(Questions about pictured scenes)
____________________

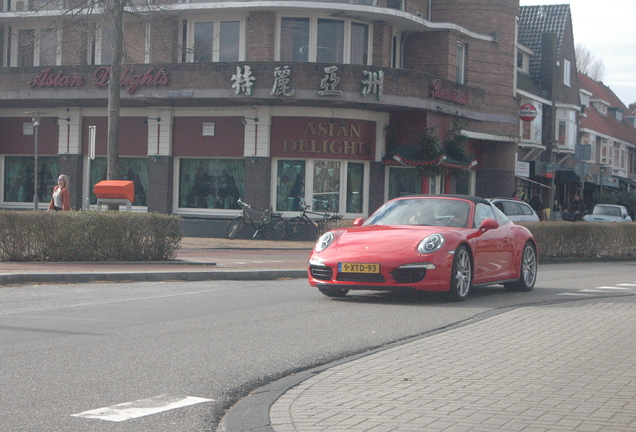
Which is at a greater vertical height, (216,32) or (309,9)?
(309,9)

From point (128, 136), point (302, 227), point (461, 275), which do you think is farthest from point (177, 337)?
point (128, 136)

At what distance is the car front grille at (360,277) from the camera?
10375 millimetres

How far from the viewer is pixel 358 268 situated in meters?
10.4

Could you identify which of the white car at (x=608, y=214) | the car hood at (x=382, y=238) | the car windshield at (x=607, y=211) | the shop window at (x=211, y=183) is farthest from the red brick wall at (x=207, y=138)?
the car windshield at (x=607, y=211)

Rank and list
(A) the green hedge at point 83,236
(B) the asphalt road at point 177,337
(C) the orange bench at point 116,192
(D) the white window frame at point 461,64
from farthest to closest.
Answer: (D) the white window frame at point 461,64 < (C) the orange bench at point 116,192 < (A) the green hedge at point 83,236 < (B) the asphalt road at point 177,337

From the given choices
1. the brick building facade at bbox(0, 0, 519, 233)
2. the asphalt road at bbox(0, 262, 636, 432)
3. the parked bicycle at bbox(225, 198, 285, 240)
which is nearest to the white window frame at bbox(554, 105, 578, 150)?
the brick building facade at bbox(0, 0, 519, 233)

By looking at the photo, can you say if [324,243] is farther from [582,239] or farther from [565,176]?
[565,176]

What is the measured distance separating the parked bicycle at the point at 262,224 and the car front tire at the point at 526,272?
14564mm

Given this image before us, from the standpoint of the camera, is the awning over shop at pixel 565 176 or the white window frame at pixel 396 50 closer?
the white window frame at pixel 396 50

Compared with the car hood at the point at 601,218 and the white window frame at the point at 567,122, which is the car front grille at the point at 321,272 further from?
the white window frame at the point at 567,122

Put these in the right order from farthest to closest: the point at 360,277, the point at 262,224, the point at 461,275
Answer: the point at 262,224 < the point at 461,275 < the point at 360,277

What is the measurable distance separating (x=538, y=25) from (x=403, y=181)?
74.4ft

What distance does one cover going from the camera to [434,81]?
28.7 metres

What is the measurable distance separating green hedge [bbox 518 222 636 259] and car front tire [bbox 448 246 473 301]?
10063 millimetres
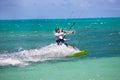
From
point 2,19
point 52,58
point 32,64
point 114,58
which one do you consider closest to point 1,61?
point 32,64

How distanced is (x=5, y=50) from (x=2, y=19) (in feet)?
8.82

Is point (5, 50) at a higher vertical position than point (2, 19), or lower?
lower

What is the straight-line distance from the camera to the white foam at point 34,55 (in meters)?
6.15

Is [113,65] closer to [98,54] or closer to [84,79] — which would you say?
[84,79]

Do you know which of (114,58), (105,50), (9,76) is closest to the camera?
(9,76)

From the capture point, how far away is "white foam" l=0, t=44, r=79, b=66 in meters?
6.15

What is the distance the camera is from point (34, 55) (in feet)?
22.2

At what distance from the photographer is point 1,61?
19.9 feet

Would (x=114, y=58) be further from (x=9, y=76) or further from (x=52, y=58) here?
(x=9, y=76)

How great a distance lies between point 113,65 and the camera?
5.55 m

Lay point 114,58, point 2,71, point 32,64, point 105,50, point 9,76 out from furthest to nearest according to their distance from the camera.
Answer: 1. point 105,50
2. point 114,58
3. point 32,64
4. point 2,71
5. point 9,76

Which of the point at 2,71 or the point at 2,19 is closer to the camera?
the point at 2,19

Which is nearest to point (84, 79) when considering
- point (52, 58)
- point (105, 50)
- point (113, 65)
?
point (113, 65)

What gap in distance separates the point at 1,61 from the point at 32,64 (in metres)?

____________________

Do this:
Quote the material in full and exactly; do not carry over its pictures.

Completed task:
Which is at a greater vertical height, (216,32) or (309,9)?
(309,9)

From point (128, 136), point (302, 227), point (461, 275), which do you think is farthest from point (177, 337)?
point (128, 136)

At what distance is the car front grille at (360,277) from the camera?
10375 millimetres

How far from the viewer is pixel 358 268 situated in meters?
10.4

Could you identify which of the white car at (x=608, y=214) | the car hood at (x=382, y=238) | the car windshield at (x=607, y=211) | the shop window at (x=211, y=183) is farthest from the red brick wall at (x=207, y=138)?
the car windshield at (x=607, y=211)

Rank and list
(A) the green hedge at point 83,236
(B) the asphalt road at point 177,337
(C) the orange bench at point 116,192
(D) the white window frame at point 461,64
from farthest to closest.
Answer: (D) the white window frame at point 461,64 < (C) the orange bench at point 116,192 < (A) the green hedge at point 83,236 < (B) the asphalt road at point 177,337

From the given choices
1. the brick building facade at bbox(0, 0, 519, 233)
2. the asphalt road at bbox(0, 262, 636, 432)
3. the parked bicycle at bbox(225, 198, 285, 240)
which is nearest to the white window frame at bbox(554, 105, 578, 150)?
the brick building facade at bbox(0, 0, 519, 233)

By looking at the photo, can you say if [324,243] is farther from [582,239] or farther from [565,176]?
[565,176]

What is the measured distance separating the parked bicycle at the point at 262,224 and the car front tire at the point at 526,272?
14564mm

Given this image before us, from the standpoint of the camera, is the awning over shop at pixel 565 176 or the white window frame at pixel 396 50 closer?
the white window frame at pixel 396 50

Compared with the car hood at the point at 601,218 and the white window frame at the point at 567,122, which is the car front grille at the point at 321,272 further from?
the white window frame at the point at 567,122

Put these in the right order from farthest to closest: the point at 360,277, the point at 262,224, the point at 461,275
Answer: the point at 262,224 < the point at 461,275 < the point at 360,277

What is the measurable distance separating (x=538, y=25) from (x=403, y=181)?
74.4ft

What distance does one cover going from the camera to [434,81]?
28.7 metres

What is the measurable distance separating green hedge [bbox 518 222 636 259] and car front tire [bbox 448 246 473 301]?
10063 millimetres
From
point 2,19
point 52,58
point 32,64
point 114,58
which one do you consider closest to point 1,61?
point 32,64

How distanced is (x=5, y=50) from (x=2, y=19) (in feet)?
8.82

Is point (5, 50) at a higher vertical position than point (2, 19), or lower?
lower

What is the straight-line distance from the camera to the white foam at point 34,55 (in meters)?
6.15

Is [113,65] closer to [98,54] or closer to [84,79] — which would you say?
[84,79]

Do you know which of (114,58), (105,50), (9,76) is closest to the camera?
(9,76)

From the capture point, how far away is "white foam" l=0, t=44, r=79, b=66 in meters?
6.15

What is the distance the camera is from point (34, 55) (in feet)?
22.2

At what distance from the photographer is point 1,61?
19.9 feet

Would (x=114, y=58) be further from (x=9, y=76) or further from (x=52, y=58) here?
(x=9, y=76)

How great a distance lies between point 113,65 and the camera?
5.55 m

Lay point 114,58, point 2,71, point 32,64, point 105,50, point 9,76 out from furthest to nearest according to their distance from the camera.
Answer: 1. point 105,50
2. point 114,58
3. point 32,64
4. point 2,71
5. point 9,76

Which of the point at 2,71 or the point at 2,19 is closer to the camera?
the point at 2,19

Which is nearest to point (84, 79) when considering
- point (52, 58)
- point (105, 50)
- point (113, 65)
?
point (113, 65)

What gap in distance separates the point at 1,61 from the point at 32,64 (in metres)?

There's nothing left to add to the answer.